Possédé par cette idée, il avait vagué, au hasard des rues, était arrivé au Palais Royal, et devant la vitrine de Chevet s’était frappé le front : une énorme tortue était là, dans un bassin. Il l’avait acheté : puis, une fois abandonnée sur le tapis, il s’était assis devant-elle et il l’avait longuement contemplée, en clignant de l’oeil.
Décidément la couleur tête-de-nègre, le ton de Sienne crue de cette carapace salissaient les reflets du tapis sans les activer; les lueurs dominantes de l’argent étincelaient maintenant à peine, rampant avec les tons froids du zinc écorché, sur les bords de ce test dur et terne.(…)
Il découvrit enfin que sa première idée, consistant à vouloir attiser les feux de l’étoffe par le balancement d’un objet sombre mis dessus était fausse; en somme, ce tapis était encore trop voyant(…) Il s’agissait de renverser la proposition, d’amortir les tons, de les éteindre par le contraste d’un objet éclatant, écrasant tout autour de lui, jetant de la lumière d’or sur de l’argent pâle.(…) Il se détermina à faire glacer d’or la cuirasse de la tortue.(…)

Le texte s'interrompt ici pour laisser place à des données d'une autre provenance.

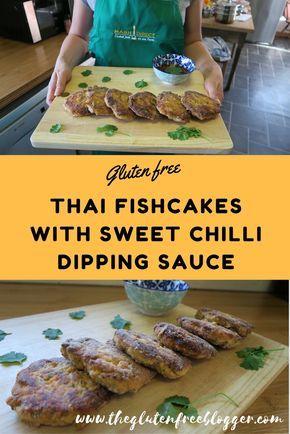 Gluten free Thai Prawn Fishcakes. Find the full recipe at www.theglutenfreeblogger.com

La bête fulgura comme le soleil, rayonna sur le tapis (…) Des Esseintes fut tout d’abord enchanté de cet effet; puis il pensa que ce gigantesque bijou n’était qu’ébauché, qu’il ne serait vraiment complet qu’après qu’il aurait été incrusté de pierres rares.
Il choisit dans une collection japonaise un dessin représentant un essaim de fleurs, l’emportat chez un joaillier, et il fit savoir au lapidaire stupéfié que les feuilles, que les pétales de chacune de ces fleurs, seraient exécutés en pierreries et montés dans l’écaille même de la bête (…)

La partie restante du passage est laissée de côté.